By Burt Constable
A year ago today, the Chicago Cubs swept the San Diego Padres behind a nice pitching performance from Kyle Hendricks and offensive power from Ben Zobrist (a triple) and Willson Contreras (homer) to maintain a 13½-game division lead over the St. Louis Cardinals.
Confident that the Cubs would win the division, some fans began searching for cheap flights to cities where the Cubs might play 2016 postseason games. The true-believer Cubs fans reserved hotel rooms for potential World Series games in Cleveland, Boston, Toronto (after making sure their passports were up to date) and Arlington, Texas.
This year, the Cubs led the division by a measly 2½ games going into Wednesday night's game against the Cincinnati Reds, and postseason planning isn't quite so urgent.
"Most years we'd be ecstatic," says April Morganegg, owner of Oswego Travel, who notes that "the Cubs won the World Series in Game 7 on my birthday and my wedding anniversary."
Hailing from a family of devoted Cubs fans, Morganegg remembers the age of Lovable Losers, when fans used to be thrilled if the Cubs were above .500 after the All-Star break.
The travel agency owner, who bused Cubs fans to a game in Milwaukee last season, says fans are a bit spoiled now that the Cubs are the reigning World Series champions and have buried a century of curses.
I don't believe in curses or jinxes, but I still feel a little guilty about my travel-planning behavior during the 2003 playoffs.
The Cubs were one victory away from the World Series and had just taken a 3-0 lead against the Florida Marlins at Wrigley Field when a rumor spread through the auxiliary press box that only a few rooms remained in hotels close to the ballparks in New York and Boston, whose teams were battling to be the American League team in the World Series.
I got on the phone during the seventh-inning stretch and booked rooms in both cities, just to cover all my bases.
No sooner had I reserved my spot in Cubs' history than a foul ball drifted toward a fan down the left-field line.

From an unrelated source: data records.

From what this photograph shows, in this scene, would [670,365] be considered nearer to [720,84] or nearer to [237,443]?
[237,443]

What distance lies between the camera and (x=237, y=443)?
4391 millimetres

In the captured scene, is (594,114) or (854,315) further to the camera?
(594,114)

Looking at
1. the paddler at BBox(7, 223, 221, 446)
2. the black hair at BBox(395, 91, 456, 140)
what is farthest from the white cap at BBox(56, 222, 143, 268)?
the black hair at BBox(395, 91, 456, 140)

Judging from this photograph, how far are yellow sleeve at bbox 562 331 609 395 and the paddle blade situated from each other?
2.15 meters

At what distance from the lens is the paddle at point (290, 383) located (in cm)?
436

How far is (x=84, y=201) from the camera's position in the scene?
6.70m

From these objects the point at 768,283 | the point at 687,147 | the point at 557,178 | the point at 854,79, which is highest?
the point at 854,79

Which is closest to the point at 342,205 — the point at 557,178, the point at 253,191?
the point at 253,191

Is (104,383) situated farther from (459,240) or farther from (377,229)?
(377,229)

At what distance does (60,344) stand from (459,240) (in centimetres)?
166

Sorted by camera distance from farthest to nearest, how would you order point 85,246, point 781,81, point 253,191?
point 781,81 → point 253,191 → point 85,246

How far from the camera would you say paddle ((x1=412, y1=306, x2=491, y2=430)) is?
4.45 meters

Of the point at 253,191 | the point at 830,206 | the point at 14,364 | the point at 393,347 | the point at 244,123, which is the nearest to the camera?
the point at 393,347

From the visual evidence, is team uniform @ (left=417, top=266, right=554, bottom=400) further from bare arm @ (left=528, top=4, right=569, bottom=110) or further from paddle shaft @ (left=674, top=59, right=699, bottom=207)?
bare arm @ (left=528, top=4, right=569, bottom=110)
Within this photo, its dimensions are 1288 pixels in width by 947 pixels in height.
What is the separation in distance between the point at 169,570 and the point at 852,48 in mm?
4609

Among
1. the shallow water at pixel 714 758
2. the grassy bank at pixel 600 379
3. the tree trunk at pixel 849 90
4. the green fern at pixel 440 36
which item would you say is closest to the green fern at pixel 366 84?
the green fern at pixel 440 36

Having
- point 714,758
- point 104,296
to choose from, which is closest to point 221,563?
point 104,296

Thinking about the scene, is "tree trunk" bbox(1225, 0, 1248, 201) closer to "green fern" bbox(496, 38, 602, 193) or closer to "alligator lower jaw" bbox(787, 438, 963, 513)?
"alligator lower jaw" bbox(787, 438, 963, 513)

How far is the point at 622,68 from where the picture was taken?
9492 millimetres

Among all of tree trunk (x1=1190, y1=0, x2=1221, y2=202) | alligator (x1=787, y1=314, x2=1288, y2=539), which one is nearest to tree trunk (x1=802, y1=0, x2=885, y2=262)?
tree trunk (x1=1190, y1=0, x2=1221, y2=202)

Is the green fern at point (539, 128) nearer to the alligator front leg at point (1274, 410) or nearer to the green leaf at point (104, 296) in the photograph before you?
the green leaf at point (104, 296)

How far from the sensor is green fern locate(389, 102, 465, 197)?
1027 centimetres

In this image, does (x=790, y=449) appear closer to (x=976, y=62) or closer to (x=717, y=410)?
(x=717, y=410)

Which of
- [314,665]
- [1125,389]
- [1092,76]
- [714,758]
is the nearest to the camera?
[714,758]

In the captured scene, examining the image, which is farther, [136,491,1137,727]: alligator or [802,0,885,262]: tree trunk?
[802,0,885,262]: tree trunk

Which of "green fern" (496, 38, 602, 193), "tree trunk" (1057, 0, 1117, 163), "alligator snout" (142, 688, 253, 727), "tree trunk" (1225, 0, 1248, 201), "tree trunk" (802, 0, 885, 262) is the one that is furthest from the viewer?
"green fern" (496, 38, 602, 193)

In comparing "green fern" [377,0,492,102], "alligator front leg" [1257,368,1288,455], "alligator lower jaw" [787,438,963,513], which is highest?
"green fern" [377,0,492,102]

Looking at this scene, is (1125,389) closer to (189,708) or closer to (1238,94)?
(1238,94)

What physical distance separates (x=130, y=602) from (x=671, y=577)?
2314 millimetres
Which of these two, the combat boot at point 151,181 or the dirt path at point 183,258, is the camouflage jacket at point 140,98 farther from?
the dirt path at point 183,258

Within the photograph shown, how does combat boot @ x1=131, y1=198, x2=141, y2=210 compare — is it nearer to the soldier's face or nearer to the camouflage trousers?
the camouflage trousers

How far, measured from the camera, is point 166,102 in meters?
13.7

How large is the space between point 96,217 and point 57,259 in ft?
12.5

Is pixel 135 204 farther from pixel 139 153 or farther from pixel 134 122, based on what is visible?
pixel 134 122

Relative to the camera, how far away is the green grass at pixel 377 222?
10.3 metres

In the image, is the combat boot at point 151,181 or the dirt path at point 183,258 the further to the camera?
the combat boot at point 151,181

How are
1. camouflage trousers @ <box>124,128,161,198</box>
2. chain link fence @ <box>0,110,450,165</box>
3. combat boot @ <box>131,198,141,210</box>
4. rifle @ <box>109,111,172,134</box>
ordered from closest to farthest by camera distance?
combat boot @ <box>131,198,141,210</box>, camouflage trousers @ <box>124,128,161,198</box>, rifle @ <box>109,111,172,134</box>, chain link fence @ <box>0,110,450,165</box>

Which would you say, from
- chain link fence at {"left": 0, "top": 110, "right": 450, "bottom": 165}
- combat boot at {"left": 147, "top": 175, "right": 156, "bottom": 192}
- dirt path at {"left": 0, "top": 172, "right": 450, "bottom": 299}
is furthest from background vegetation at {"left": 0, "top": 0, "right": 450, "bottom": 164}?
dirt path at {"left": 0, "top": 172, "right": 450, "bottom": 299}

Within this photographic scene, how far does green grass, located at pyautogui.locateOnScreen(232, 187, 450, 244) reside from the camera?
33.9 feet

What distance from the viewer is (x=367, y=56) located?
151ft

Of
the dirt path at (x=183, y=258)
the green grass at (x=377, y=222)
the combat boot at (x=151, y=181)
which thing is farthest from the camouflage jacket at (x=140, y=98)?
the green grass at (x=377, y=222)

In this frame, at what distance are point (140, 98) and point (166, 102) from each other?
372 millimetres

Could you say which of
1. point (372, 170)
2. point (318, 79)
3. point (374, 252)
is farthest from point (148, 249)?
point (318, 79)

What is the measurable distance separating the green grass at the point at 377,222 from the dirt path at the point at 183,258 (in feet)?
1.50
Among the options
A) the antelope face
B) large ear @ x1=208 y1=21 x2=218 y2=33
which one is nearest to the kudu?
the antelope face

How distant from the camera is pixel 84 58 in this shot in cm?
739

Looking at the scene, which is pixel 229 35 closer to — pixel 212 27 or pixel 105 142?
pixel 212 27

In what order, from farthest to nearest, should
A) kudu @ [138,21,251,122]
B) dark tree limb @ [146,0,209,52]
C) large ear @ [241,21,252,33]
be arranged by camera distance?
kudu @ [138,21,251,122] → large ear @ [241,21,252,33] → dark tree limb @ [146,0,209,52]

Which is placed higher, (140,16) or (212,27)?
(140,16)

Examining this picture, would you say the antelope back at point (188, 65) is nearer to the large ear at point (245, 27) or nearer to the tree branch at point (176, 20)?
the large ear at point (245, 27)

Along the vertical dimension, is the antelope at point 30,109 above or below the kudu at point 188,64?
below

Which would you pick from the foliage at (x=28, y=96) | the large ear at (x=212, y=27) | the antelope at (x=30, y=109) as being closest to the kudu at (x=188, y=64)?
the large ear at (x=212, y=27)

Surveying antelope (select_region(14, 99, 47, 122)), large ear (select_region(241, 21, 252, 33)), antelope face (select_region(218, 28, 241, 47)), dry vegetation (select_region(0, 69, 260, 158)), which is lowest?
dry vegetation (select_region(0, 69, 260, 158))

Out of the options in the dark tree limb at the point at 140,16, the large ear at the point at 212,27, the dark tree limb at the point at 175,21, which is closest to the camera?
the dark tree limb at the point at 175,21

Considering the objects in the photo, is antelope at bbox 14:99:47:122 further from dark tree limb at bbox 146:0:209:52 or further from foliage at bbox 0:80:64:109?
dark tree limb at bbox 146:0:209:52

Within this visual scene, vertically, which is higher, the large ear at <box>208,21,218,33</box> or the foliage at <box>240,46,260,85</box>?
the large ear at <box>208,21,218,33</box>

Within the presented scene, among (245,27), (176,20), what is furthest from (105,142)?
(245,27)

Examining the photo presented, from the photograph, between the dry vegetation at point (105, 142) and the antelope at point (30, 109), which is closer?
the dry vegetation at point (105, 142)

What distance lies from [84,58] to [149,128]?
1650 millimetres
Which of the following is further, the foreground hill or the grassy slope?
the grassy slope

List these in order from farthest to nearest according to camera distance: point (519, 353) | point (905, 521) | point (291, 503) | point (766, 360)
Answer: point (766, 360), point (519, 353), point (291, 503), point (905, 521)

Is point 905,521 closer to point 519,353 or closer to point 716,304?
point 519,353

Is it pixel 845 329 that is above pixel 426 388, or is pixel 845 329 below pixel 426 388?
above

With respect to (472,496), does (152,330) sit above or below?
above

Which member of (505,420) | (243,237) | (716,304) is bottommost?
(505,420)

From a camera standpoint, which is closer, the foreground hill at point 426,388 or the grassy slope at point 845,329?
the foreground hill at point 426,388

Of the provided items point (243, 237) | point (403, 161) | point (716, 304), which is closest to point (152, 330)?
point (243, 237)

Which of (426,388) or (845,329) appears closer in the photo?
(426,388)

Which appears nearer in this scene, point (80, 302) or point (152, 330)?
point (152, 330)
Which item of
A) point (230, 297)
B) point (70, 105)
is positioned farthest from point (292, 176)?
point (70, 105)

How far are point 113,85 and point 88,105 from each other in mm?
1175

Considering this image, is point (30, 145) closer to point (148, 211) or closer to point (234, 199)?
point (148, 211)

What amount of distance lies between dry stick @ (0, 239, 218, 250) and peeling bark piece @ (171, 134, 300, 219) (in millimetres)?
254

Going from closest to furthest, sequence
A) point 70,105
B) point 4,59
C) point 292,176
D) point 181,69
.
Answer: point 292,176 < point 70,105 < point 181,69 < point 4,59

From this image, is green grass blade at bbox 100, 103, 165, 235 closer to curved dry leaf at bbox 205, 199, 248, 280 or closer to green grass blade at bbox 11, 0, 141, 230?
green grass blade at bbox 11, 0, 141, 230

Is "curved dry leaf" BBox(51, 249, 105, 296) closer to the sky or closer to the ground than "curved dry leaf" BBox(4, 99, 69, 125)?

Cubs left-fielder Moises Alou lost his temper. Cubs pitcher Mark Prior lost his edge. Cubs shortstop Alex Gonzalez lost the handle on a routine ground ball. And the Cubs lost the game and went on to lose the series.
My reserving hotel rooms didn't jinx the Cubs, no matter how you feel about superstitions and curses. Or, as Society for American Baseball Research member Bill Savage (a Northwestern University associate professor who teaches classes on baseball literature and film, and writes ESPN.com's "The View from Section 416" column) puts it, "I don't have any superstitions, because superstitions are bad luck."
So there is nothing to stop Cubs fans from getting a jump on 2017 postseason travel plans. Except ...
"The NL Central is still wide open," Savage cautions. "St. Louis and Milwaukee are still well within striking distance, and we have to play them a lot of games down the road. This is not in the bag yet by any means. In other words, I'm not spending any of my frequent flyer miles or hotel loyalty points on any nonrefundable flights or rooms in D.C. or L.A., much less Houston, Boston or Cleveland."
But Cubs fans will show up wherever the Cubs play in the postseason for however long they play.
Last year, Savage wrote an ESPN story headlined, "Cubs fans taking over MLB's ballparks," noting that every ballpark except San Francisco experienced significant attendance boosts when the Cubs arrived in town.
Of course, after the Cubs staged a miraculous rally to win the 2016 National League division series in San Francisco, a gaggle of Cubs fans in blue stuck around to cheer the victory.
"That was cool," Cubs President Theo Epstein said at the time. "It's wonderful to have that kind of support and passion."
It is. And it's OK to make plans. But most Cubs fans aren't quite ready.
"Not yet," Morganegg says. "But there's still time."